+++ Excerto para ler

Mas cá para mim é tudo mentira. Tenho como certo que a verdadeira causa deste mal, que afecta uma vasta percentagem de mulheres, é a luz. E ninguém me tira esta ideia.
Odeio a claridade. Os malditos feixes de luz que insistem em desvendar o que tanto trabalho me dá a esconder. A celulite. Três ou quatro inconvenientes "piquinhos" que maculam a auto-estima e me impedem de me despir segura. Três ou quatro furinhos que por mais que esfregue ou massaje continuam teimosamente visíveis. E juro que são só três ou quatro.
Para elevar o ego, penso nas centenas de milhar de mulheres que convivem com o problema em proporções muito mais catastróficas. Nem assim me animo. Com o mal dos outros... Não que seja gorda — três ou quatro "piquinhos" — mas explicaram-me as pilhas de artigos que li que o problema também afecta as magras e que a obesidade é outra história. Que existem certos alimentos responsáveis pelo agravamento da situação. Que os homens não têm pesadelos destes. Que não há creme, mezinha ou panaceia que resolvam a questão de vez. Por mais volumosos que sejam os tratados sobre o assunto — enumerando causas e respectivos tratamentos, com provas publicadas ao jeito do "antes e depois" — há que desconfiar de tudo e de todos. Sempre me assumi céptica em relação aos ecos do optimismo, mas mesmo assim resolvi arregaçar mangas e procurar varinhas de condão, daquelas que fazem desaparecer tudo num piscar de olhos.
E foram pomadas — comprei tudo que aflorasse a temática —, jactos de água fria — montei uma panóplia de utensílios para duche e morri de frio —, comprimidos milagrosos do tamanho de feijões que nunca passaram do esófago e tantas, tantas outras receitas que, no final, tiveram o mesmo resultado: zero. Zerinho.
Tenho receio de olhar ao espelho. Espreito insegura por detrás do ombro e o reflexo devolve-me sempre a mesma imagem: três ou quatro "piquinhos" inconvenientes. Por vezes retomo a promessa de mirar-me só de frente. A barriga continua firme, os braços permanecem torneados e o peito ainda resiste ao peso da gravidade. Mas de costas... É por trás que o monstro ataca. E não me venham com conversas: a culpa é da luz. É na claridade indiscreta que tudo se revela. É debaixo da luz que me detesto. É ao sol que a celulite é rainha. Ninguém me contou, mas acredito cegamente que se a penumbra fosse perpétua a celulite sucumbiria. Os que os olhos não vêem...
Às vezes lembro-me do Rui Reinhinho. Como o compreendo quando declarou "morte ao sol e a quem o apoiar". Subscrevo e exijo mais: apaguem-se as luzes! Já e de vez.

++++++

Ações pedidas:
a. Traduz para inglês a frase "É na claridade indiscreta que tudo se revela.", retirada do texto sobre a celulite.
b. Transcreve do texto sobre a celulite o trecho que começa nas palavras "Mas cá para" e termina depois de "tira esta ideia.".

+++ Dados apresentados

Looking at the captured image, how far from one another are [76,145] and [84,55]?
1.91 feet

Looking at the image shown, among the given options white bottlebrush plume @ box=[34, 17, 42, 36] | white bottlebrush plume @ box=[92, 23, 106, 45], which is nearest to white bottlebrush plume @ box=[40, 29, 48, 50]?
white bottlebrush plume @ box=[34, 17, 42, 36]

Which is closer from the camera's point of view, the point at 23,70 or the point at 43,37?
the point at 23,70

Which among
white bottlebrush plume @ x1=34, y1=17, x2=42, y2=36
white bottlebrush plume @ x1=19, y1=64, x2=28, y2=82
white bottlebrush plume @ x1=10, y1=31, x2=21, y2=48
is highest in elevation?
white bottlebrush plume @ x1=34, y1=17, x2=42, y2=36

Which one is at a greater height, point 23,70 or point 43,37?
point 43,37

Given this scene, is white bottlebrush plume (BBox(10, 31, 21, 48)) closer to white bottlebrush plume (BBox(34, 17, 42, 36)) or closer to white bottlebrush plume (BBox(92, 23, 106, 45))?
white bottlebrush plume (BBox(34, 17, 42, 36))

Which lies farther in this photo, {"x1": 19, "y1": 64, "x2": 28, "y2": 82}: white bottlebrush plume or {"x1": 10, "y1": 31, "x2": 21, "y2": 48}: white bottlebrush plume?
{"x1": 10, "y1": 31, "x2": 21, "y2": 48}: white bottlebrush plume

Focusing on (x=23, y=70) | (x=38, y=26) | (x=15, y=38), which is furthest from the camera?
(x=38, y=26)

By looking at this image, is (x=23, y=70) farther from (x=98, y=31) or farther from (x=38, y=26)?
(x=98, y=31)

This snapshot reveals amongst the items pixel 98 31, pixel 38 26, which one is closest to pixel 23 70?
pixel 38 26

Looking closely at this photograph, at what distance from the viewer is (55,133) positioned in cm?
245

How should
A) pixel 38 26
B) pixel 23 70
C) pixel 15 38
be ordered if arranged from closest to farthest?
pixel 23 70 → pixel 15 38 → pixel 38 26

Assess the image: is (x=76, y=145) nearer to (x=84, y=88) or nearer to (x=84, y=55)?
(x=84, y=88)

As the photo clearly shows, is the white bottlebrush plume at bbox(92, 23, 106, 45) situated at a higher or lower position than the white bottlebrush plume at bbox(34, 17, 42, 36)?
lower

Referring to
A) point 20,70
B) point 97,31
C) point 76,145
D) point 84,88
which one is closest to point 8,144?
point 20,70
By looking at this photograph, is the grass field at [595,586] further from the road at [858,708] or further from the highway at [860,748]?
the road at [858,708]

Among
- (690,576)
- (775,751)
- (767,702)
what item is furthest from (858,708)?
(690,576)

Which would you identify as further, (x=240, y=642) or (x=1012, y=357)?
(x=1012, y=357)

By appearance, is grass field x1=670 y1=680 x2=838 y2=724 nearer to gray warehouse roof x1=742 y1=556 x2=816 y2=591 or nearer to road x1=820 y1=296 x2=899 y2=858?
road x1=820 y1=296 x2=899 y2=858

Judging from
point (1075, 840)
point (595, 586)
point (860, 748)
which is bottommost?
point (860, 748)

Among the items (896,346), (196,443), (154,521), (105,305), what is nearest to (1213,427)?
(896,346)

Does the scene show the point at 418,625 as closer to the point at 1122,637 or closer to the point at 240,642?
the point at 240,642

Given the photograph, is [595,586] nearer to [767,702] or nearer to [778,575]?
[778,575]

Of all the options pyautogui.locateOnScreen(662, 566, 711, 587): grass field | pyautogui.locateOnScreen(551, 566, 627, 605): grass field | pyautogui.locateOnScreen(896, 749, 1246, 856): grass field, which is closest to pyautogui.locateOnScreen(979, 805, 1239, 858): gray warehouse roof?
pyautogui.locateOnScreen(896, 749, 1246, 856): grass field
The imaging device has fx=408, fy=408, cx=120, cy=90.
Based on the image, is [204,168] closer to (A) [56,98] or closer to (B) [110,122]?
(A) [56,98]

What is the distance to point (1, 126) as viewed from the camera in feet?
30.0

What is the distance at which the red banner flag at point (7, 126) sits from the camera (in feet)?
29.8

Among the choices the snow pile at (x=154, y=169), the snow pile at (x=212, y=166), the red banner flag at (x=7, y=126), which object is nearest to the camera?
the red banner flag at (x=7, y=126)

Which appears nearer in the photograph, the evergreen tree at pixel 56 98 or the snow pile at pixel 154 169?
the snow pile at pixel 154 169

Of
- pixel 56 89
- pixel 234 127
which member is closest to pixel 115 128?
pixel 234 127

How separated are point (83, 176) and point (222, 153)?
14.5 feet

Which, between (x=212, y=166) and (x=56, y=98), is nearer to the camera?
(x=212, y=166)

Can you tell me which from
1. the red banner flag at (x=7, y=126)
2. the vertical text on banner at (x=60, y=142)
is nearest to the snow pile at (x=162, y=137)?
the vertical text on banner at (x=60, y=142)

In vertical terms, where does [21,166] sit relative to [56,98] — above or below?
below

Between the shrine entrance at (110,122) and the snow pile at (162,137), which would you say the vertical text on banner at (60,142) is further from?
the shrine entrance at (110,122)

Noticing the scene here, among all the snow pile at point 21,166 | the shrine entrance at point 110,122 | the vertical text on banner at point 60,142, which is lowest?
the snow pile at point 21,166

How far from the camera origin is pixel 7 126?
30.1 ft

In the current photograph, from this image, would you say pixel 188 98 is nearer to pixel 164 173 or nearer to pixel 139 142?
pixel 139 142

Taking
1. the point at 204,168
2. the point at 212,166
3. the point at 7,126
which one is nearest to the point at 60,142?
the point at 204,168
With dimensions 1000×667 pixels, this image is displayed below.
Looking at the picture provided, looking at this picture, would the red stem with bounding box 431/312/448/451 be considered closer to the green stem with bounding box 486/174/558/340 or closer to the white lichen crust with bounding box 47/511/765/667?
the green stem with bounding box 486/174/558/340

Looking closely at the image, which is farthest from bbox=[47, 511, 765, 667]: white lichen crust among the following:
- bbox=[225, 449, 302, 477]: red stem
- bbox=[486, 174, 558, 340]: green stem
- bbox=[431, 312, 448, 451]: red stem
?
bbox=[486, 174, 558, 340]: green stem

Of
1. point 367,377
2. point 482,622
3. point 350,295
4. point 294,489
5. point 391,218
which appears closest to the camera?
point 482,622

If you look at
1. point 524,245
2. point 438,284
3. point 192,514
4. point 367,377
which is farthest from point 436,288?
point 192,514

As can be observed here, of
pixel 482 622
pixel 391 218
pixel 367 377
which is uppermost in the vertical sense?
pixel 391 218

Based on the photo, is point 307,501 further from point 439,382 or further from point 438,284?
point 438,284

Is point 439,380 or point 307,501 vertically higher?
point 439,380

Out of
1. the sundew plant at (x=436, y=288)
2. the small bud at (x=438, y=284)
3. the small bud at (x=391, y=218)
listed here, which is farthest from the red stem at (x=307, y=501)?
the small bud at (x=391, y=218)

++++++

Resultados:
a. It is in the indiscreet light that everything is revealed.

b.
Mas cá para mim é tudo mentira. Tenho como certo que a verdadeira causa deste mal, que afecta uma vasta percentagem de mulheres, é a luz. E ninguém me tira esta ideia.